Manuel Valls est-il contre l’ouverture de la procréation médicalement assistée (PMA) aux couples de lesbiennes ?
Dimanche 20 janvier, il a déclaré à l’émission Dimanche+ : « Je ne voterais pas la PMA dans le texte de loi sur le mariage pour tous et l’adoption », après avoir dit un NON ferme à la question : « Si vous étiez député socialiste, voteriez vous en faveur de la PMA, à la fin du mois voire en mars ? » Il a justifié sa position en disant que « La PMA, c’est un sujet extrêmement compliqué » et que cela « mérite un débat approfondi (…) long et fourni. Ce sont des questions très lourdes ».
Intéressantes déclarations, mais font-elles de Manuel Valls un opposant à la PMA ? Non, car son opposition ne porte pas sur la PMA, mais sur l’opportunité d’un vote au Parlement à la fin du mois ou même en mars. Manuel Valls ne se prononce pas sur le fond du sujet mais sur la forme : il réclame un « débat approfondi (…), long et fourni ». Fait-il allusion par là à des Etats-généraux comme ceux mentionnés dans la loi de 2011 sur la bioéthique ? C’est possible et ce serait un changement car nous savons que le gouvernement socialiste en a cure de cette disposition légale…

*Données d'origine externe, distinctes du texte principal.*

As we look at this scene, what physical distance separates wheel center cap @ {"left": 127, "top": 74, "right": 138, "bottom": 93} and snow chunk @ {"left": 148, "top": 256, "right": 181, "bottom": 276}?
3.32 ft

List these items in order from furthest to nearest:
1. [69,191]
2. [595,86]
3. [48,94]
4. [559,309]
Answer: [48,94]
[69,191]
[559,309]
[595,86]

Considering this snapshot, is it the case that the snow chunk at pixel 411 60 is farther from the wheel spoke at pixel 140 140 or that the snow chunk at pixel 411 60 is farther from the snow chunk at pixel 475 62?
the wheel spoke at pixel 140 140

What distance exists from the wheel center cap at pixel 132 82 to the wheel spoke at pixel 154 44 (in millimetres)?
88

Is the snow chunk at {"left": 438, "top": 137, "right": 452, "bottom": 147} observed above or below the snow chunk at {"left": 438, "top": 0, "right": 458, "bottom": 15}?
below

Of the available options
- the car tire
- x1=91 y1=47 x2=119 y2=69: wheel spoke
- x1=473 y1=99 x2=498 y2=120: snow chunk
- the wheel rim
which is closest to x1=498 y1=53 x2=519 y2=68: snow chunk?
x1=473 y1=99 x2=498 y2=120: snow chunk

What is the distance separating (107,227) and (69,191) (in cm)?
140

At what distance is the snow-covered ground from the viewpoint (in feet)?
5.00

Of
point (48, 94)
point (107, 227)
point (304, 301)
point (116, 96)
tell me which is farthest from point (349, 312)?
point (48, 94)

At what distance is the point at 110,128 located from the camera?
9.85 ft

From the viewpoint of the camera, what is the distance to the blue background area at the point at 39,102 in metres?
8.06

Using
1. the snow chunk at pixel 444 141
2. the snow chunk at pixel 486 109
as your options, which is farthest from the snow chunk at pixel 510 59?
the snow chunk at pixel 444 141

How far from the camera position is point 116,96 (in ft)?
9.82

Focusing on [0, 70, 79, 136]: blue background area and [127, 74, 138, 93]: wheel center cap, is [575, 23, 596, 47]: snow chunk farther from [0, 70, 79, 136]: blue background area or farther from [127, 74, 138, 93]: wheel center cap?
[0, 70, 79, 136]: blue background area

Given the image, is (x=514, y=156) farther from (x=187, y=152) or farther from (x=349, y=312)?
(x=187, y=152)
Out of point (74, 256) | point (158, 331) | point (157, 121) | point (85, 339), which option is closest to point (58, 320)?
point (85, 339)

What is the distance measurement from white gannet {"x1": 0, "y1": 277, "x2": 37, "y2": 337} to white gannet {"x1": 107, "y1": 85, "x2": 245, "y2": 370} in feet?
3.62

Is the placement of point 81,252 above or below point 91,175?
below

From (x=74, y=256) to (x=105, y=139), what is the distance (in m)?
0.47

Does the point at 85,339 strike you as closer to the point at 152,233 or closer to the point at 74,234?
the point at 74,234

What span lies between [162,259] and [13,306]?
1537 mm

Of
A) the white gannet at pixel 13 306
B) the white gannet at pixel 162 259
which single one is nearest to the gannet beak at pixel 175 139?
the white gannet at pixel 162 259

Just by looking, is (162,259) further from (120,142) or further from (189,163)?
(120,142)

Mais une autre interprétation de cette « Valls hésitation » est possible : le gouvernement n’est pas à son aise sur ce sujet. Le mariage pour tous, et à plus forte raison la PMA, sont contestés par un mouvement populaire qui a réussi à lever plus d’un million de personnes le 13 janvier. Le gouvernement n’a donc pas le choix, pour faire passer le mariage pour tous et l’adoption, il est obligé de repousser la PMA et de taire, pour l’instant, la gestation pour autrui (GPA). Cela a pour conséquence l’abandon du vote de la PMA dans le même texte que le mariage, et son ajournement à une prochaine loi sur la famille. Avec un débat public et la liberté de vote des députés socialistes ? C’est possible, ce serait alors une forme de compromis visant à prioriser le passage (en force bien-sûr) du mariage pour tous.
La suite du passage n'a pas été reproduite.